***** DATA SUPPLIED

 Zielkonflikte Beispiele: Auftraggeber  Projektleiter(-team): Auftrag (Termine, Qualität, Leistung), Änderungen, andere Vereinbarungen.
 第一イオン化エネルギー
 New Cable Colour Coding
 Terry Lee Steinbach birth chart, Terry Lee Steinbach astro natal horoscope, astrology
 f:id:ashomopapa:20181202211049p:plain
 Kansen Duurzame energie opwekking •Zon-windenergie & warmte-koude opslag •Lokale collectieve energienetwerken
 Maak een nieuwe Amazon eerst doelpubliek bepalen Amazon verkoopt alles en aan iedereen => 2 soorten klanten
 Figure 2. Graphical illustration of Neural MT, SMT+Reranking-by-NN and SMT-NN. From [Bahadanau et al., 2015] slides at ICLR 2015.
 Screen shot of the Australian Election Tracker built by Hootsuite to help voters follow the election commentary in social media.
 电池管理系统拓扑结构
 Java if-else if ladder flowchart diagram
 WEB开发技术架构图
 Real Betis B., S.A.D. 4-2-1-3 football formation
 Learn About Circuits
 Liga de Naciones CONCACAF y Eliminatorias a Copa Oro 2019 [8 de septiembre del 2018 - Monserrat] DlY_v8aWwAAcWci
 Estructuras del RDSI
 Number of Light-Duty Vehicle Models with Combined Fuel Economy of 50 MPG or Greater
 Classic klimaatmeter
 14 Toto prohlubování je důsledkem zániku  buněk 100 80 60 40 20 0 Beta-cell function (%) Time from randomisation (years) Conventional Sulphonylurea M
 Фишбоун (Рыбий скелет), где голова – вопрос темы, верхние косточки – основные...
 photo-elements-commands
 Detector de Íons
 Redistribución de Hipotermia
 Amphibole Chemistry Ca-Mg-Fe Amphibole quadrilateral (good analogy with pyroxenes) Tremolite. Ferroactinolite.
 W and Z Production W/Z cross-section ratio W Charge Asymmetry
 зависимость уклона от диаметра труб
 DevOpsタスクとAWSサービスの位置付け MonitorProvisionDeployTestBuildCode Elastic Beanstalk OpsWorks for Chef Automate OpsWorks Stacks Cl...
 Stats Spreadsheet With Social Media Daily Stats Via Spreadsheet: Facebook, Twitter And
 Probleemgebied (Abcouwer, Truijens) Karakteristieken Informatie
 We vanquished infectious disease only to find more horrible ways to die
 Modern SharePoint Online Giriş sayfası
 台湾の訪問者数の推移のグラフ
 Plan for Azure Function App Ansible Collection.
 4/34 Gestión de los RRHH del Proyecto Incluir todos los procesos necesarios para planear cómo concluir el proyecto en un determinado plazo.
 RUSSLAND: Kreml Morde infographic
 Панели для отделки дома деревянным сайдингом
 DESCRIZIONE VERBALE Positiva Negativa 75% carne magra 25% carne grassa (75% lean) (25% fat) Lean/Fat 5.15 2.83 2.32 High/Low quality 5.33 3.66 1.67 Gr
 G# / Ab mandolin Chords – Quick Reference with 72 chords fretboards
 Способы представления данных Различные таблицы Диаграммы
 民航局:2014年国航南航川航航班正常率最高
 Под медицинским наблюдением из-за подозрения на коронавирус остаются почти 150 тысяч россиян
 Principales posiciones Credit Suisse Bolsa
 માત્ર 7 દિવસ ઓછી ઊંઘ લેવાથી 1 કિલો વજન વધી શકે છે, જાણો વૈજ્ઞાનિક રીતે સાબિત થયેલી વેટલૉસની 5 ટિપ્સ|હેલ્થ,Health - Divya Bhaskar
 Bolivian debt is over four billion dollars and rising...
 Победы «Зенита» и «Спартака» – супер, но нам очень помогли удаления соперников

**********

WORK TO BE COMPLETED:
Each line from the one holding "台湾の訪問者数の推移のグラフ" to the end of the data above goes into the answer exactly as written, and no other line does.

EXERCISE OUTPUT:
 台湾の訪問者数の推移のグラフ
 Plan for Azure Function App Ansible Collection.
 4/34 Gestión de los RRHH del Proyecto Incluir todos los procesos necesarios para planear cómo concluir el proyecto en un determinado plazo.
 RUSSLAND: Kreml Morde infographic
 Панели для отделки дома деревянным сайдингом
 DESCRIZIONE VERBALE Positiva Negativa 75% carne magra 25% carne grassa (75% lean) (25% fat) Lean/Fat 5.15 2.83 2.32 High/Low quality 5.33 3.66 1.67 Gr
 G# / Ab mandolin Chords – Quick Reference with 72 chords fretboards
 Способы представления данных Различные таблицы Диаграммы
 民航局:2014年国航南航川航航班正常率最高
 Под медицинским наблюдением из-за подозрения на коронавирус остаются почти 150 тысяч россиян
 Principales posiciones Credit Suisse Bolsa
 માત્ર 7 દિવસ ઓછી ઊંઘ લેવાથી 1 કિલો વજન વધી શકે છે, જાણો વૈજ્ઞાનિક રીતે સાબિત થયેલી વેટલૉસની 5 ટિપ્સ|હેલ્થ,Health - Divya Bhaskar
 Bolivian debt is over four billion dollars and rising...
 Победы «Зенита» и «Спартака» – супер, но нам очень помогли удаления соперников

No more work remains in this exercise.